**Directions**
Could you set down every one of the rows below word for word, with the pictures left out?
-- Start --
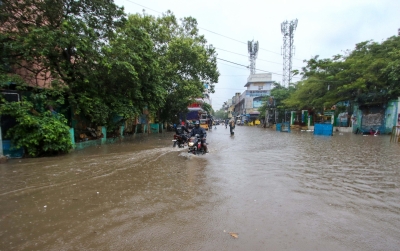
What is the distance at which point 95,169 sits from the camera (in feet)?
23.9

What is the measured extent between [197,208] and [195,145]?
5.72 metres

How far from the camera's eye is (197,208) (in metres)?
4.36

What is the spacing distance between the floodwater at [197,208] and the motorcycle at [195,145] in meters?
2.22

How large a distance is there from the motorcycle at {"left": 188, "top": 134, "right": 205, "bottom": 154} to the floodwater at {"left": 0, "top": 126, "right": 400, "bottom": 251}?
7.27ft

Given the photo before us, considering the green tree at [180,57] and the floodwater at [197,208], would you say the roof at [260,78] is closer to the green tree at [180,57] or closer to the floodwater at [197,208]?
the green tree at [180,57]

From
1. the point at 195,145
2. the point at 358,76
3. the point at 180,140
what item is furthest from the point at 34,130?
the point at 358,76

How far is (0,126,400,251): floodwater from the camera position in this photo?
3.23 m

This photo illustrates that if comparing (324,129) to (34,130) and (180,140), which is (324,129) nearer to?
(180,140)

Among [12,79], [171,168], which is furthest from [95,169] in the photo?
[12,79]

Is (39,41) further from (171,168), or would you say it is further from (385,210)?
(385,210)

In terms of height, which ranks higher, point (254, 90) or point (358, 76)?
point (254, 90)

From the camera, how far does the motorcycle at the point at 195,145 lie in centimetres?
986

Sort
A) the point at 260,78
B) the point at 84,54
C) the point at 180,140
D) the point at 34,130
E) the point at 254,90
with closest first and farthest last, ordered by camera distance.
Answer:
-- End --
**Written answer**
What is the distance at which point 95,169 sits from the camera (in feet)?
23.9

What is the measured extent between [197,208] and [195,145]?
5.72 metres

How far from the camera's eye is (197,208) (in metres)?
4.36

What is the spacing distance between the floodwater at [197,208] and the motorcycle at [195,145] in meters?
2.22

How large a distance is there from the motorcycle at {"left": 188, "top": 134, "right": 205, "bottom": 154} to the floodwater at {"left": 0, "top": 126, "right": 400, "bottom": 251}?
7.27ft

Given the photo before us, considering the green tree at [180,57] and the floodwater at [197,208], would you say the roof at [260,78] is closer to the green tree at [180,57] or closer to the floodwater at [197,208]?
the green tree at [180,57]

From
1. the point at 195,145
2. the point at 358,76
3. the point at 180,140
what item is furthest from the point at 34,130?
the point at 358,76

How far is (0,126,400,251): floodwater from the camera position in this photo?
3.23 m

This photo illustrates that if comparing (324,129) to (34,130) and (180,140), which is (324,129) nearer to?
(180,140)

Among [12,79], [171,168], which is furthest from [95,169] in the photo?
[12,79]

Is (39,41) further from (171,168), or would you say it is further from (385,210)?
(385,210)

In terms of height, which ranks higher, point (254, 90) or point (358, 76)?
point (254, 90)

From the camera, how far does the motorcycle at the point at 195,145 lie in centimetres?
986

Sort
A) the point at 260,78
B) the point at 84,54
C) the point at 180,140
D) the point at 34,130
E) the point at 254,90
with closest first and farthest last, ordered by camera distance.
Answer:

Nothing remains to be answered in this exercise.